Kamilla and the Thief II (Kamilla og Tyven II) is a Norwegian family movie from 1989 directed by Grete Salomonsen and produced by her husband Odd Hynnekleiv. It is a sequel to Kamilla and the Thief and is a loose adaption of another novel by Kari Vinje.

== Plot ==
The sequel to the film begins with Sebastian's arrest. Shortly thereafter, the criminal Joakim Jensen is arrested and put in a prison cell together with Sebastian. Kamilla is very worried about Sebastian and one day she goes to visit him in prison. After the visit, her sister Sofie is no longer afraid of Sebastian and allows Kamilla to write him letters.

Peter still makes fun of Kamilla and claims that Sebastian is a thief. Kamilla contradicts him and explains that Sebastian has become a child of God. The teacher explains to the children that there are many thieves even in school and that there are different ways of stealing (stealing secrets, stealing self-confidence). But the teacher also explains that even if people have done wrong, if they are sincerely sorry, they can go to heaven.

At Christmas, Sebastian is released from prison on parole and goes to see Kamilla and Sofie. At the same time, Joakim Jensen breaks out of prison again. Sebastian fixes Kamilla's kite and tells his story to the other kids. The children befriend him, but many of the adult villagers are still skeptical and unfriendly towards Sebastian. Only Sofie, Kamilla and the other children believe in Sebastian.

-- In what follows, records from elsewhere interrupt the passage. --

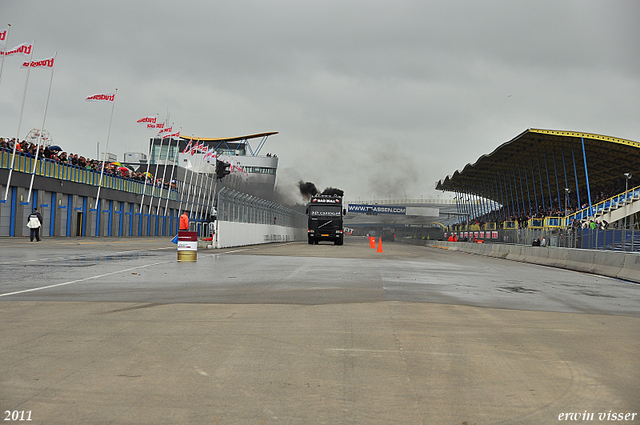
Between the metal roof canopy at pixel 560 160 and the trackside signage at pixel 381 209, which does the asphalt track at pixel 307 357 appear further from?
the trackside signage at pixel 381 209

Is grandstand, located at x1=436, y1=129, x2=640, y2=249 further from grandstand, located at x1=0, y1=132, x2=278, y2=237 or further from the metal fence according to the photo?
grandstand, located at x1=0, y1=132, x2=278, y2=237

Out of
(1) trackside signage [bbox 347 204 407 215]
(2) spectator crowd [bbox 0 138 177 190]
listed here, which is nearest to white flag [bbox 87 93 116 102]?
(2) spectator crowd [bbox 0 138 177 190]

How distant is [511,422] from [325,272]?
12867 millimetres

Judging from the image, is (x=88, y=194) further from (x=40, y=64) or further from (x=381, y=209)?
(x=381, y=209)

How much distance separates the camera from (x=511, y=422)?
4.11 metres

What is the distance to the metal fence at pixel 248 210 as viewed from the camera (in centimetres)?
3350

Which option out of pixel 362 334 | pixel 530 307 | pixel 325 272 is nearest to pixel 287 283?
pixel 325 272

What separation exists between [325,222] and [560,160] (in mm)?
32745

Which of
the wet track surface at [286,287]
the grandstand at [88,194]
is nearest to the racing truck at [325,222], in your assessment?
the grandstand at [88,194]

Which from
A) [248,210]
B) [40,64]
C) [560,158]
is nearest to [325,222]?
[248,210]

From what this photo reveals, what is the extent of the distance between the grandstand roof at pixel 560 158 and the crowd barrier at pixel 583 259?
2123cm

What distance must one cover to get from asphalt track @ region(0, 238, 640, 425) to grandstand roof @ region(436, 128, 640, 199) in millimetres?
46764

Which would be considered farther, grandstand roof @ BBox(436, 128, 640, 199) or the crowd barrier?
grandstand roof @ BBox(436, 128, 640, 199)

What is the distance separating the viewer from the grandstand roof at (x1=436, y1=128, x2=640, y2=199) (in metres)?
53.3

When Sebastian, Sofie and the children celebrate Peter's birthday, the sisters Maren and Pauline meet Joakim Jensen, who is hiding in old Simon's hut and then ties up the two girls and holds them captive. Sebastian, Peter and Kamilla go in search of the two and observe what is happening through a window. While Kamilla gets reinforcements, Peter and Sebastian storm into the hut. Peter manages to free the two girls while Sebastian fights with Joakim. When Sebastian stumbles over a carpet, falls and remains unconscious, Joakim Jensen takes to his heels. During his escape he knocks over a candlestick, whereupon the curtains catch fire and a short time later the hut is on fire. Christoffer manages to pull Sebastian out of the burning hut at the last second.

Sofie and Kamilla take Sebastian in and take care of him. When he finally regains consciousness, the two take him outside. There, all the villagers are busy rebuilding the hut for Sebastian.